Endocrinology, Diabetes & Metabolism (Mar 2023)
Levothyroxine therapy, calculated deiodinases activity and basal metabolic rate in obese or nonobese patients after total thyroidectomy for differentiated thyroid cancer, results of a retrospective observational study
Abstract
Abstract Introduction Therapy for hypothyroid obese patients is still under definition since the thyrotropin‐stimulating hormone (TSH) level is a less reliable marker of euthyroidism than nonobese patients. Indeed, TSH levels positively correlate with body mass index (BMI), and this increase may be a compensatory mechanism aimed at increasing energy expenditure in obese people. In contrast, the correlation of BMI with thyroid hormone levels is not completely clear, and conflicting results have been obtained by several studies.

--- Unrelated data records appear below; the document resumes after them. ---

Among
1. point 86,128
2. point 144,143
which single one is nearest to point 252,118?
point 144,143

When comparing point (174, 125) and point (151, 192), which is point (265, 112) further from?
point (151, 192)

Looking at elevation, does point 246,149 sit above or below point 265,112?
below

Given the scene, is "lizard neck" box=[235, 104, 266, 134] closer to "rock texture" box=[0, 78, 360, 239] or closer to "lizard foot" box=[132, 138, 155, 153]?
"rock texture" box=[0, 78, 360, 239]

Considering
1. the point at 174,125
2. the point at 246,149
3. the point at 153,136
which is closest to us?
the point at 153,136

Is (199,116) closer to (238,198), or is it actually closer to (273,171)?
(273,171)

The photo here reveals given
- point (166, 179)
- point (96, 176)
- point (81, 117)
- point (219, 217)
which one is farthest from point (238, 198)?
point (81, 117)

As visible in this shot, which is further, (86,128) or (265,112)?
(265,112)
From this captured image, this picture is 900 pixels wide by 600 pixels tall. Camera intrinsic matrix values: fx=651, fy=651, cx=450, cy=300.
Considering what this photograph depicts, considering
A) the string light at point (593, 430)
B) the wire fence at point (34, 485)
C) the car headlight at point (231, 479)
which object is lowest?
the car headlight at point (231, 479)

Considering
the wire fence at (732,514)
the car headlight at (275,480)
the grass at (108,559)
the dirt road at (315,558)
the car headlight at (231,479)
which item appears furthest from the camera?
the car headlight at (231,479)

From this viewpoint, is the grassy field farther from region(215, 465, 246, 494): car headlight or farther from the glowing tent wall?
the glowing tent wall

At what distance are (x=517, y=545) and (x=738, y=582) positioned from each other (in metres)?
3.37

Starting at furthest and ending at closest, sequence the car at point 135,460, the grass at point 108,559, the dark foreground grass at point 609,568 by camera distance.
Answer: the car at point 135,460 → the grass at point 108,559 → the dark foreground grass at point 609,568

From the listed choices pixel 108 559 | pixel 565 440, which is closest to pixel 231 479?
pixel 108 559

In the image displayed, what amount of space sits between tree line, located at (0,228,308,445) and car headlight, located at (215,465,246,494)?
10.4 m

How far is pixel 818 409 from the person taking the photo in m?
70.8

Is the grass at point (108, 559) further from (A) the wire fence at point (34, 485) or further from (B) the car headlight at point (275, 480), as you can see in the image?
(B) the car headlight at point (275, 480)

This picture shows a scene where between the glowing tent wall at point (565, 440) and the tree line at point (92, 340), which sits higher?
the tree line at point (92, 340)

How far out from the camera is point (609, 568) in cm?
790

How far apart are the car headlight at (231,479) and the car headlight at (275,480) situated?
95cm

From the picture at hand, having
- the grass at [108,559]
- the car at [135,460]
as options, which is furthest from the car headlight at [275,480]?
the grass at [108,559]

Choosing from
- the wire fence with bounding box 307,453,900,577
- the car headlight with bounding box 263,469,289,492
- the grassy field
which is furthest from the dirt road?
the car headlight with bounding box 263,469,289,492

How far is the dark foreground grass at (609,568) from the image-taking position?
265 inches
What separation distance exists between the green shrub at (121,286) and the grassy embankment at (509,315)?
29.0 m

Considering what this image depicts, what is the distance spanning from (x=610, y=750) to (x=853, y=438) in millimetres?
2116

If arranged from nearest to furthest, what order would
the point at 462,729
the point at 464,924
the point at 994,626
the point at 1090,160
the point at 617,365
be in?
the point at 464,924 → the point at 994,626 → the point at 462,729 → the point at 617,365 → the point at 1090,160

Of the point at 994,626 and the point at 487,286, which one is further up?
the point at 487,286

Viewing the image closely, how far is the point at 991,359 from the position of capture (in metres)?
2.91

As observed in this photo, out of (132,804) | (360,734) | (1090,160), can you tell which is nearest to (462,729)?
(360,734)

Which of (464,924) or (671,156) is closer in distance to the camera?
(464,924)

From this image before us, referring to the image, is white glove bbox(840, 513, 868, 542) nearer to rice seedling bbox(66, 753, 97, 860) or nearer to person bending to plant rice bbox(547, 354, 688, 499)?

The L‐T4 replacement dose is more variable in obese hypothyroid patients than in nonobese patients, and a recent study indicated that the L‐T4 replacement dose is related to lean body mass in obese thyroidectomized patients. We aimed to study the correlations of L‐T4‐administered dose, thyroid hormone levels and TSH secretion with basal metabolic rate (BMR) and total calculated deiodinase activity (GD) in obese and nonobese athyreotic patients. We also looked for individualized L‐T4 replacement dose set points to be used in clinical practice. Methods We studied retrospectively 160 athyreotic patients, 120 nonobese and 40 obese. GD was calculated by SPINA Thyr 4.2, the responsiveness of the hypothalamic/pituitary thyrotrope by Jostel's thyrotropin (TSH) index and BMR by the Mifflin‐St. Jeor formula, the interplay of GD and BMR with L‐T4, thyroid hormones and TSH index (TSHI) was also evaluated. Results In our study, the L‐T4 dose was an independent predictor of GD, and approximately 30% of athyreotic patients under L‐T4 therapy had a reduced GD; FT4 levels were higher and negatively modulated by BMR in obese athyreotic patients respect to nonobese, in these patients a T4 to T3 shunt, in terms of TSHI suppression is observed suggesting a defective hypothalamic pituitary T4 to T3 conversion and a resistance to L‐T4 replacement therapy. Conclusions L‐t4 dose is the most important predictor of GD, BMR modulates T4 levels in obese athyreotic patients that are resistant to L‐T4 replacement therapy.